What separates EBM from other models is that it examines national best practices for student achievement and costs those out to reach its adequacy rate, leading to a transparent process that lets school districts and parents see where their dollars are being spent.

The formula includes 27 different elements, such as full-day kindergarten, capping K-3 classes at 15 students, adding specialist teachers and improving technology inside classrooms.

But Mangan said Tuesday the commission may opt not to include those measures out of concern it would be viewed as a mandate that could both erode local control and draw the ire of lobbying groups around the state.

“They don’t want to make any of the decisions,” she said. “They’re using the political system and they just want to keep it that way. They want school funding to be decided by politics and not by research. And they have this unfounded fear of mandates when that’s not what’s happening. They’re using that as an excuse.”

Mangan believes state officials would rather maintain the existing model – where education funding is determined by what the state says it can afford – rather than tying that to any growth elements.

Michelle Turner Mangan (Chicago Tonight)

Davis said he’s in favor of the EBM, but said debate has arisen over whether or not to actually codify those elements in the report. He wants to include those elements to ensure a “formal conversation” is had if legislators want to change them down the line.

But others, he said, prefer the flexibility to make more immediate changes that’s offered by leaving them out. He hopes the commission is at least able to agree on the necessity of those measures before deciding whether or not to actually write them into the report.

The Illinois State Board of Education on Tuesday finalized its 2018 budget recommendations, maintaining the foundation level of $6,119 in state funding per student, on average. In total, ISBE requested $7.73 billion – an increase of about 3.5 percent over this year’s budget.

Last fall, Mangan told Chicago Tonight the cost to implement the EBM could average out around $14,000 per student – a massive jump from the current per-student rate – which could cost the state billions on top of what it already spends on education per year.

Illinois has long been among the most regressive states in terms of its funding gap between low- and high-poverty school districts.

In theory, the evidence-based model can help reduce those inequities through adequate funding. But in practice, some states have implemented the model without a targeted approach and have seen grades stagnate.

The evidence-based model doesn’t require all 27 of those elements be implemented, according to Mangan, but she says they should be used in research to find out how much the state will actually need to spend.

“One piece is the actual model and the other is the distribution of that,” she said. “And instead of saying ‘Let’s have this as a goal, let’s work toward this over however many years,’ they’re just saying there’s no guarantee so let’s keep it the way it is and let people spend the way they want to spend. It’s just meaningless.”
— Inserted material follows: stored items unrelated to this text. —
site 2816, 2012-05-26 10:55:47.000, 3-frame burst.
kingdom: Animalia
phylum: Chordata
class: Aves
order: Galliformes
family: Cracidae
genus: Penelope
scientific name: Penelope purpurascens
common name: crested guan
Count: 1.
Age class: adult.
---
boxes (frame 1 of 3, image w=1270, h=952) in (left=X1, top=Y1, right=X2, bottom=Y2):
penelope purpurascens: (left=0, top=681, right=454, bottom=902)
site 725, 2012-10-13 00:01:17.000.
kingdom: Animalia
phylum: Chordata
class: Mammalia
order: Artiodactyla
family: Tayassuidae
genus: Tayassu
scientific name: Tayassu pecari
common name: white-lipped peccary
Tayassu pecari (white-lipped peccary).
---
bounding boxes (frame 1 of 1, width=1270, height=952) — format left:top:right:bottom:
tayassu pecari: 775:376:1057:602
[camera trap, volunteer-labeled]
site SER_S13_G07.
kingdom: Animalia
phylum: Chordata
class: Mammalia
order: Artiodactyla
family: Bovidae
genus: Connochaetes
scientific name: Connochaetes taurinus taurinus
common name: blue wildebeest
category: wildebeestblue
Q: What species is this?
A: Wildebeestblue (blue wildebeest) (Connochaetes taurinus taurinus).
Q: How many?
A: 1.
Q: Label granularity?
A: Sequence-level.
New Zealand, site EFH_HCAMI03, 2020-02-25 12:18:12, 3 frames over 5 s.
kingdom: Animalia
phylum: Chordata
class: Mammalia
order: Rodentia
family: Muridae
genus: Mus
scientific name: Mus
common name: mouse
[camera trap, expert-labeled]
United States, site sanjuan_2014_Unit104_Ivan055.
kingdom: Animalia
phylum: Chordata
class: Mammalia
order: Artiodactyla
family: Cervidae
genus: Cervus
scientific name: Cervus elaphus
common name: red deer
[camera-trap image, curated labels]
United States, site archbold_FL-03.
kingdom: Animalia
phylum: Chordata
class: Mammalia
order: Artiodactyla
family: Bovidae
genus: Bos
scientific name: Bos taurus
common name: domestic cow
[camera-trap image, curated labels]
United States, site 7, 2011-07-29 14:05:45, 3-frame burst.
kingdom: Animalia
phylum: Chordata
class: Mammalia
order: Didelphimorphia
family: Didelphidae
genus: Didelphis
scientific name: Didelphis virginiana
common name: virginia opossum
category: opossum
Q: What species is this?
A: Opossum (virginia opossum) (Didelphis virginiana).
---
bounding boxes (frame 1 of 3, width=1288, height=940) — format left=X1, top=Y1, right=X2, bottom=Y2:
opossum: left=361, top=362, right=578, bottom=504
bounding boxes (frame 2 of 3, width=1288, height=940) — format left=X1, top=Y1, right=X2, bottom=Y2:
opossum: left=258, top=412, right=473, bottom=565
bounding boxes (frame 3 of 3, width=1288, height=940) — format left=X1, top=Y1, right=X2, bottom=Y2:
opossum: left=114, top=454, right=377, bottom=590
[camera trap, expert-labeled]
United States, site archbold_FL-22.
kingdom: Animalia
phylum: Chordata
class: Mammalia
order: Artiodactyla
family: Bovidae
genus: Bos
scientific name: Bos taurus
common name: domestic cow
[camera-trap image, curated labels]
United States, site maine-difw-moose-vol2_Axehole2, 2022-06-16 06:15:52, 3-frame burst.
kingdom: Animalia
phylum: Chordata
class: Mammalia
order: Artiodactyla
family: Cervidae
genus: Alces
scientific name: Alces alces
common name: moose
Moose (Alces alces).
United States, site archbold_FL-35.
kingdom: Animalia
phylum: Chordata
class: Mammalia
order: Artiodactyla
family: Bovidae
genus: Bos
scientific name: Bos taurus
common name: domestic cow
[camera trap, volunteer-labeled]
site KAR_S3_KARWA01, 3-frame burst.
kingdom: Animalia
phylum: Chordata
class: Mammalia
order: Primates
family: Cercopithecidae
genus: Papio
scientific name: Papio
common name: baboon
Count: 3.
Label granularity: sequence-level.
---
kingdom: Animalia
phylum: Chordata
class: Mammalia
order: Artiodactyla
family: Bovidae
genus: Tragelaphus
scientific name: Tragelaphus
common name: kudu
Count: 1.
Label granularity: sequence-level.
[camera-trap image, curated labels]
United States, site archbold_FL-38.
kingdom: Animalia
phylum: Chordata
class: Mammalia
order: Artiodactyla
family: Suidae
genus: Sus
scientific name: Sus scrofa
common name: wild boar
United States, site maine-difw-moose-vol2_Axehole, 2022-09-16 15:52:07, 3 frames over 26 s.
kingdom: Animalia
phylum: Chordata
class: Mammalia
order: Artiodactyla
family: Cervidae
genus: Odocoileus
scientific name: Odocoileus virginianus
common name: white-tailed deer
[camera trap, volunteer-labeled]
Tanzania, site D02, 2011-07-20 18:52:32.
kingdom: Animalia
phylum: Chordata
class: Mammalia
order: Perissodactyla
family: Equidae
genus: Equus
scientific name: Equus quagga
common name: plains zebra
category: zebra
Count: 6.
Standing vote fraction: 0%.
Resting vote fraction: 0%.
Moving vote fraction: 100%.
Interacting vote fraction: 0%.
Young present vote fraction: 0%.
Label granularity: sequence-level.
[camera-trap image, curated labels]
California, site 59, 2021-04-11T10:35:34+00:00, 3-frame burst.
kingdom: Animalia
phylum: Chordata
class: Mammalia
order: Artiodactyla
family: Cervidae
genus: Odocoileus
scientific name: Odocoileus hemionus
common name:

Three working group and two full commission meetings remain scheduled before next Wednesday. Rauner can then opt to continue that commission or scrap it and build a new commission. Davis says he’ll “probably” draw up a bill based around the evidence-based model, so that if consensus is eventually reached, the legislation can be tweaked and the dialog can continue.

Mangan believes the commission will meet its deadline with a broad framework of topics that would instead be acted on by a professional judgment panel years down the road.

“The basic principal of basing it on research seems to be out, they just don’t want to do it,” she said. “And the current system is just based on the political workings of how much money they say is available, and that’s essentially still what’s going to happen.

“This is all just the same Illinois politics, and I was hoping it was going to be different.”